Land-sea carbon and nutrient fluxes and coastal ocean CO2 exchange and acidification: Past, present, and future

Posted on the EPOCA blog, March 28, 2011

 

Epochs of changing atmospheric CO2 and seawater CO2-carbonic acid system chemistry and acidification have occurred during the Phanerozoic at various time scales. On the longer geologic time scale, as sea level rose and fell and continental free board decreased and increased, respectively, the riverine fluxes of Ca, Mg, DIC, and total alkalinity to the coastal ocean varied and helped regulate the C chemistry of seawater, but nevertheless there were major epochs of ocean acidification (OA). On the shorter glacial-interglacial time scale from the Last Glacial Maximum (LGM) to late preindustrial time, riverine fluxes of DIC, total alkalinity, and N and P nutrients increased and along with rising sea level, atmospheric PCO2 and temperature led, among other changes, to a slightly deceasing pH of coastal and open ocean waters, and to increasing net ecosystem calcification and decreasing net heterotrophy in coastal ocean waters.
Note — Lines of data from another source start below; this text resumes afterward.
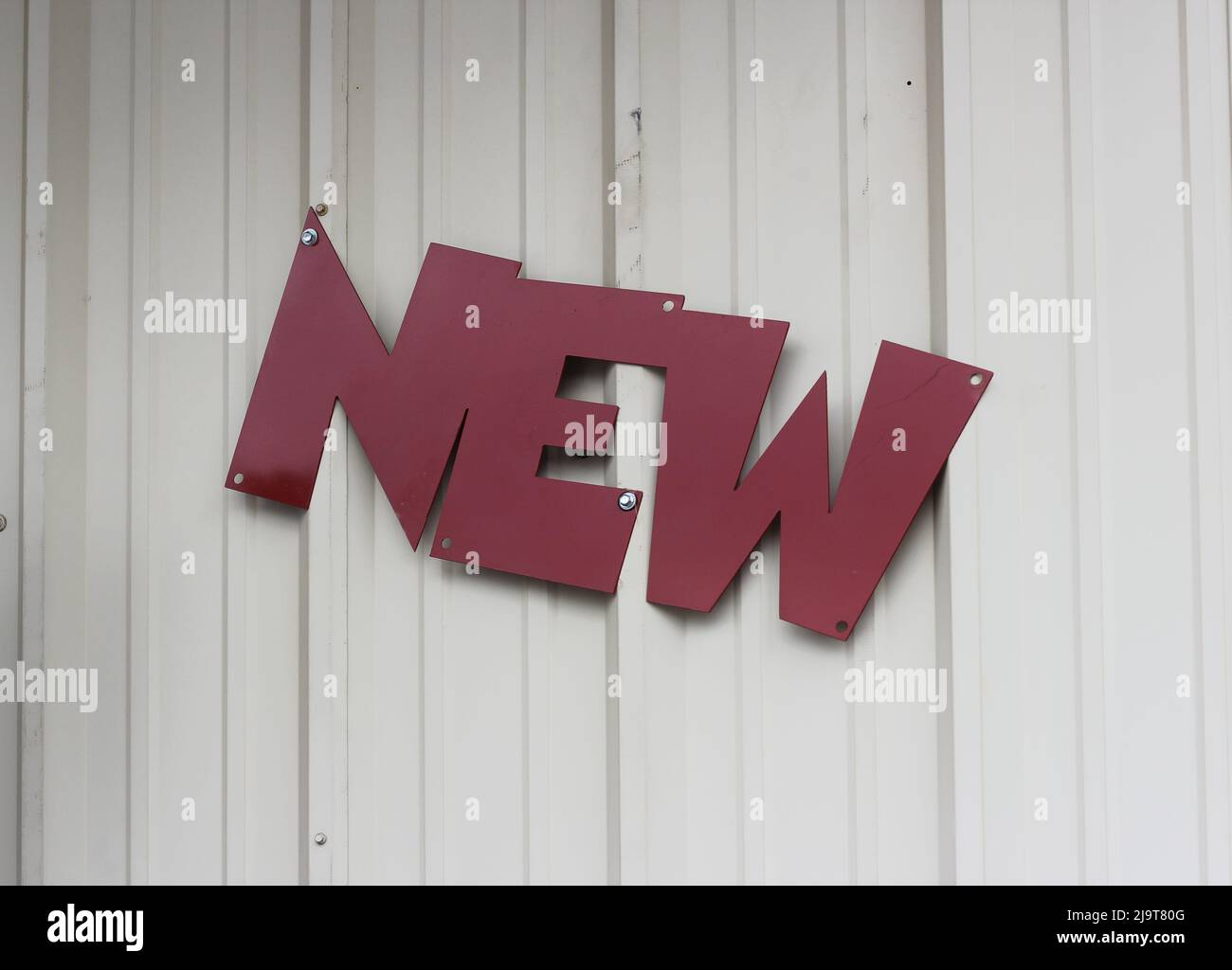 Panneau métallique vintage sur le mur extérieur des petites entreprises locales - Nouveau Banque D'Images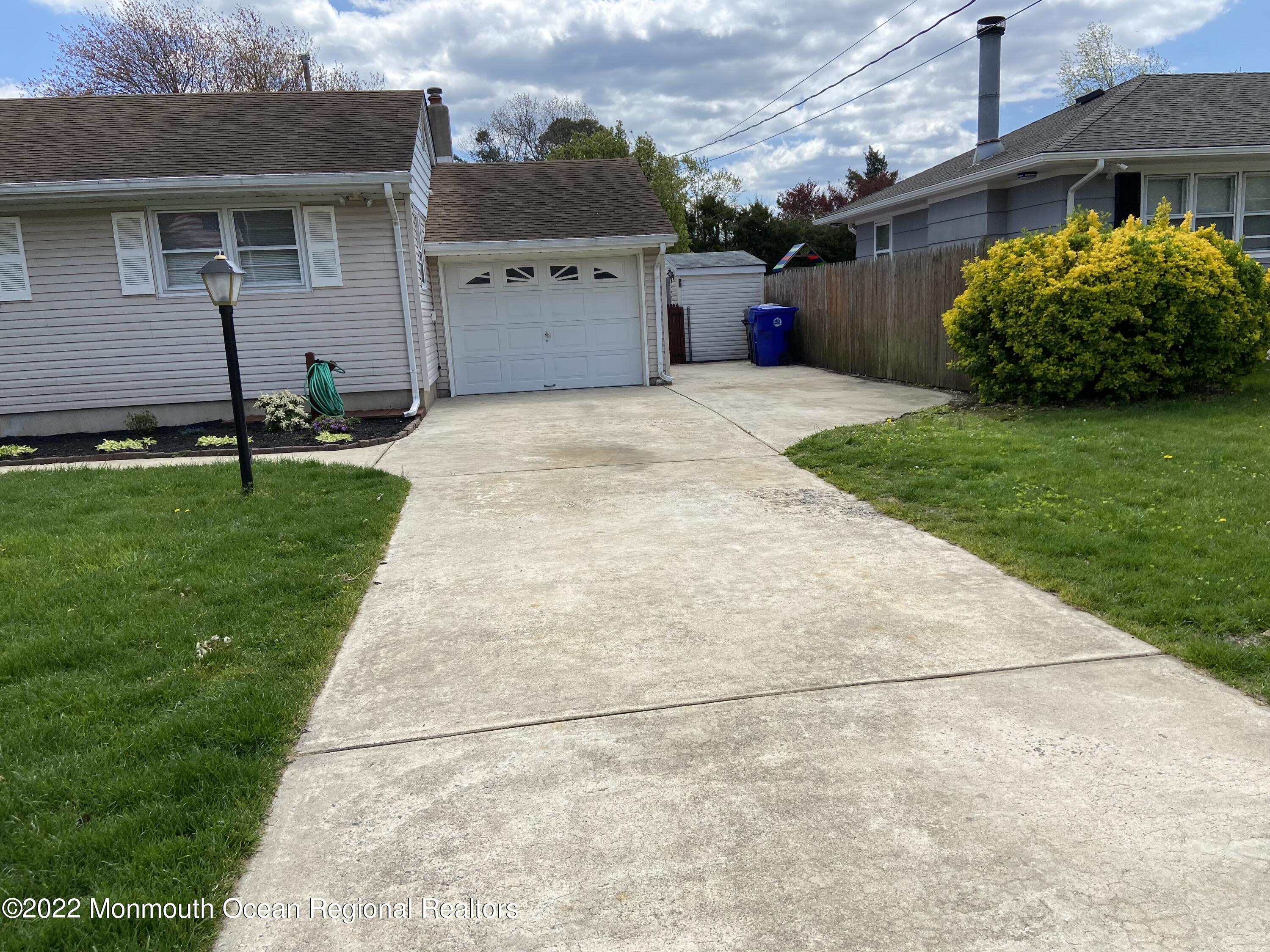 605 Adamston Road Brick, NJ 08723 - Photo 2 of 16 a house view with a garden space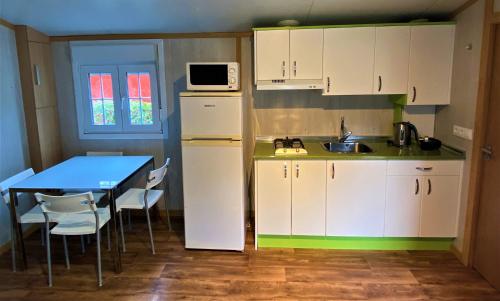 a kitchen with a table and a white refrigerator at Camping Igara de San Sebastian in Donostia-San Sebastián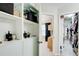 Walk-in closet with built in shelving adjacent to bedroom at 3622 Utoy Dr, South Fulton, GA 30331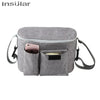 A gray Insular stroller organizer bag with a built-in bottle holder and shoulder straps.
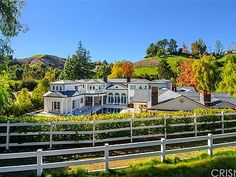 a large white house sitting on top of a lush green hillside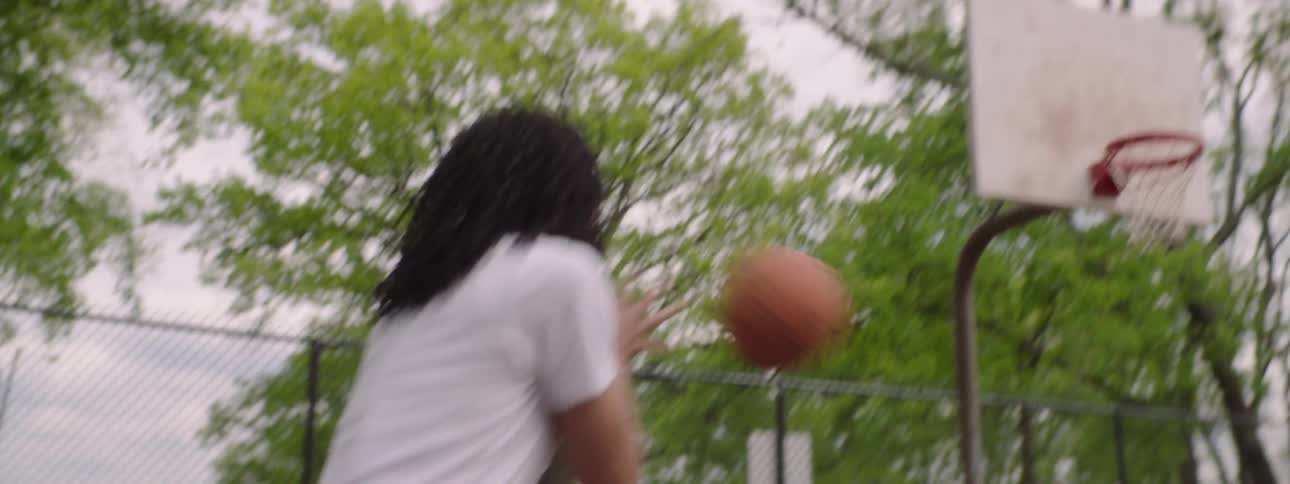 Slow motion over the shoulder shot of a basketball player making a perfect shot on an outdoor court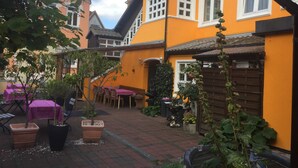 Un patio con mesas al aire libre, plantas en macetas y un edificio amarillo con marcos de ventana blancos.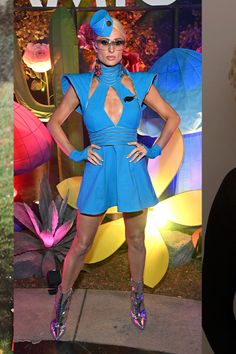 a woman in a blue dress posing for the camera next to a photo of herself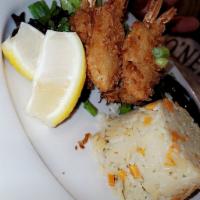 Coconut Crusted Shrimp Dinner · 6 pieces jumbo shrimp hand battered and crusted. Served with a sweet mango chili dipping sau...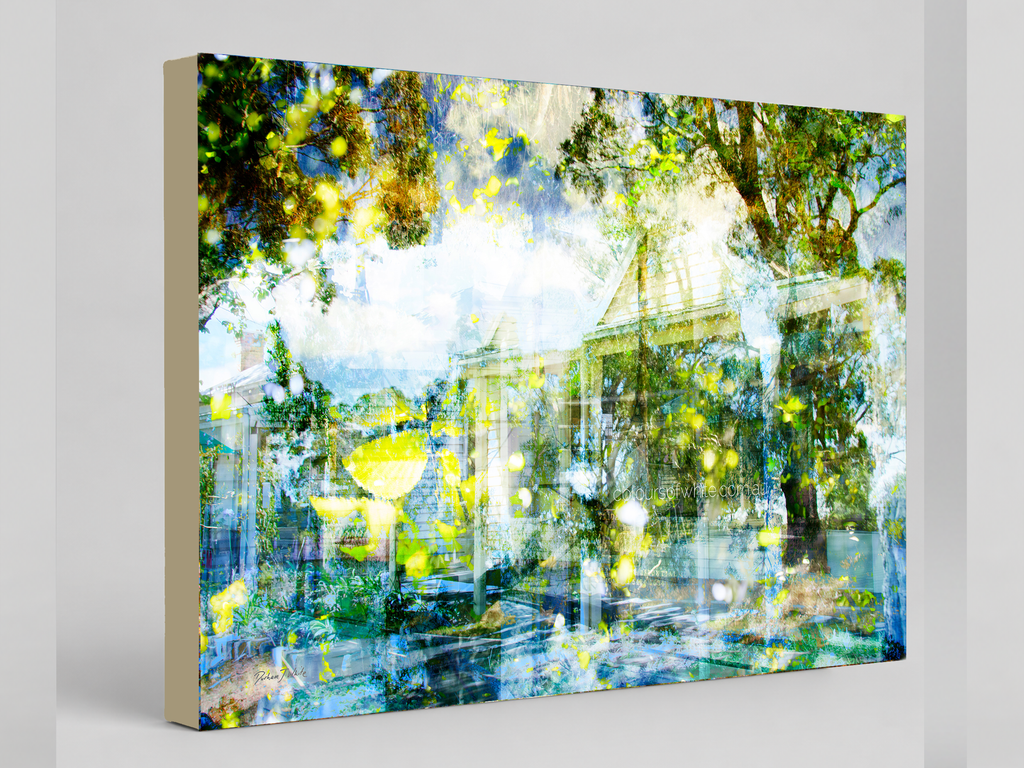 "Glisten" archival canvas print by Durham J White, featuring a layered photographic artwork of a Trentham garden with a heritage cottage, fresh sky blues, soft aqua, lime-green leaves, and dappled summer sunlight.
From late the preindustrial time to the present and projected into the 21st century, human activities, such as fossil fuel and land use emissions of CO2 to the atmosphere, increasing application of N and P nutrient subsidies and combustion N to the landscape, and sewage discharges of C, N, P have led, and will continue to lead, to significant modifications of coastal ocean waters. The changes include a rapid decline in pH and carbonate saturation state (modern problem of ocean acidification), a shift toward dissolution of carbonate substrates exceeding production, potentially leading to the “demise” of the coral reefs, reversal of the direction of the sea to air flux of CO2 and enhanced biological production and burial of organic C, a small sink of anthropogenic CO2, accompanied by a continuous trend toward increasing autotrophy in coastal waters.

Mackenzie F. T., Andersson A. J., Arvidson R. S., Guidry M. W., & Lerman A., in press. Land-sea Carbon and Nutrient Fluxes and Coastal Ocean CO2 Exchange and Acidification: Past, Present, and Future. Applied Geochemistry doi:10.1016/j.apgeochem.2011.03.087. Article (subscription required).